When you are in your mid sixties he will be in his nineties. When you are meant to be enjoying early retirement, you will be looking after a very old man.

maleview70 Tue 09-Apr-13 21:44:50

Unless he is dead by then!

Still choking about AF's Marmite Tower comment and thinking that perhaps the tag line for marmite is accurate - you either love it or hate it!

Cherylkerl Tue 09-Apr-13 22:07:33

My dad and his partner have a 22 year age gap and it's lovely to see him happy with her - and she's only a couple of years older than me, but much more mature!
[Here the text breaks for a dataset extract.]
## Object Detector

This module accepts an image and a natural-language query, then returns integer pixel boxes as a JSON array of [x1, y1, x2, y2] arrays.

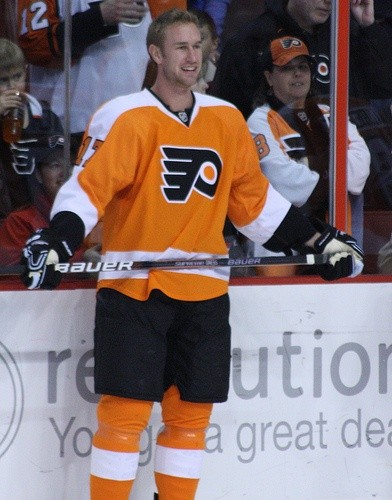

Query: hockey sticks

Age CAN be an important issue but doesn't HAVE to be. This relationship has lasted almost as long as my parents marriage did - now been together 15 years and counting. My parents were the same age.

Age does have some impact on the relationship I suppose though. He's very keen for her to retain her independence and has encouraged her to pursue a career - she was a stay at home single mum when they met. He did provide support but also mindful of the fact that she needs something for herself and a means of earning a living for when he isn't here. Their age and life stages did shape certain things - in the early days, there was a lot of conversation about the issue of kids. She had two young kids from a previous relationship, we were grown up. My Dad was willing to commit to being a step dad but not keen on anymore of his own, but aware that at her age at the time - early twenties - she might not have been done. As it happened, she felt she was and I think they are happy with their decision. Dad would not have continued the relationship otherwise - he believes women should not be denied the opportunity to be a mother by an older man who has children. She appears to be enjoying the fruits of her efforts now my dad is a grandad as she has a very special role in my nephew's life, so she has access to baby cuddles.

Can't comment on the sex, requires brain bleach! But I'm informed that my parents marriage wasn't physical and from the sounds of things, his current relationship is. I'm pleased for him that he's fulfilled in this sense, but obviously not going to dwell on that! but I hope they are both happy, it's something people deserve.

So personally speaking, I'm glad that some people are open minded to have age gap relationships, because this particular one has made my family. I chuckle in a nice way when I hear her refer to her 'boyfriend'...he's not a boyfriend, he's my embarrassing dad!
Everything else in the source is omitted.